A History of Women's Shoes in the 1900s
At the beginning of the century, women were not allowed to show their ankles. Narrow, dainty feet were in fashion and women wore pointy toed boots during the day. Skirts were floor length and shoes were not a prominent part of any wardrobe. They laced up and buckled and came in dark colors only. The priority was function, not fashion.
In the 1920s, after women were granted the right to vote, hem lengths rose towards the knee and women's fashion became more daring. Since women's legs were bared and covered in flesh colored stockings, shoes became more important and decorative. The Mary Jane, a T-strapped shoe with a heel and buckle, became popular. Today, the Mary Jane is considered a classic. In addition to straps, shoes were decorated with buckles, bows and sequins.
In the 1930s, as the flapper phase was dying out, shoes continued to evolve. Women's fashion became more ladylike and women began to wear peep toe pumps, which showed just the tiniest bit of a woman's toenails. Peep toe shoes made a comeback in 2006.

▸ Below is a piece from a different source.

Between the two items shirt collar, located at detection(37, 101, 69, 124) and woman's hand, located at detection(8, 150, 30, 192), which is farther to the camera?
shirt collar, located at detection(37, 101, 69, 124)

The 1930s was also the decade in which the house of Ferragamo began designing shoes. This Italian shoemaker made its name with strong [[Platform Shoes|wedge heels]. Ferragamo is considered a top brand today and the company's bow front flats are considered a preppy classic.
1940s and 50s
By the 1940s, shows were chunkier and wedge heels were a standard. The thick, sturdy heels made walking easier and women felt a sense of freedom as fashion became less restricting. At the same time, however, Americans were rationing clothing items so functional shoes were also a result of the war. Perhaps to counter the sobering effects of war, women started to decorate their shoes with trinkets and bright colors.After the war, fashion got fun again. The shoes of the 1950s are best represented by stiletto heels for ladies and dress up and saddle shoes for teeny boppers. Shoes truly started to become a form of self expression.
60s and 70s Shoes for Women
Of course the 1960s was a time of exploration and self expression. Women abandoned stockings as a wardrobe staple and skirt lengths crept up to the thigh. In keeping with the many different political views, there were many different styles in fashion. Some women wore flat boots with skirts. Nancy Sinatra's song, "These Boots Are Made for Walkin'," popularized Go-Go boots. Others donned chunky mod heels with buckles in patent leather, bold colors and metallics. The 1970s were a time of dramatic changes and turmoil. The Feminist movement and the Civil Rights movement were underway. The country was preoccupied with the Vietnam War and the Watergate scandal. Fashion, as a result, was extreme. The punk movement was influential, as were glam rockers like David Bowie and Elton John. At the same time, the hippie culture was popular too and Earth shoes and Birkenstocks were also in fashion. Many American women dressed conservatively in nondescript, low heeled pumps.
Another influence of the 1970s was the launch of Nike. Running became popular and brand name running shoes entered the market. Of course it was the 1980s that really popularized the logo sneaker.
80s and 90s Women's Shoes
Fashion in the 1980s is probably best associated with the then popular television series Dynasty. Glitz, glamour and shoulder pads were popular. Shoes had bows, bright colors and status symbols all over them. The preppy look was also popular in the 1980s, and women inserted shiny pennies in their oxblood loafers.
By the 1990s, fashion had calmed down a bit. The dotcom movement popularized casual Fridays at work and shoes followed suit. While many women were wearing flat, comfortable shoes, logos and brands were still popular. Women may have been in casual shoes, but those shoes were Hush Puppies, Gucci loafers and Prada Sport boots.
All of the women's shoes in the 1900s have come back this century. The 1900s had a lasting impact on fashion and its influences can be seen on footwear today.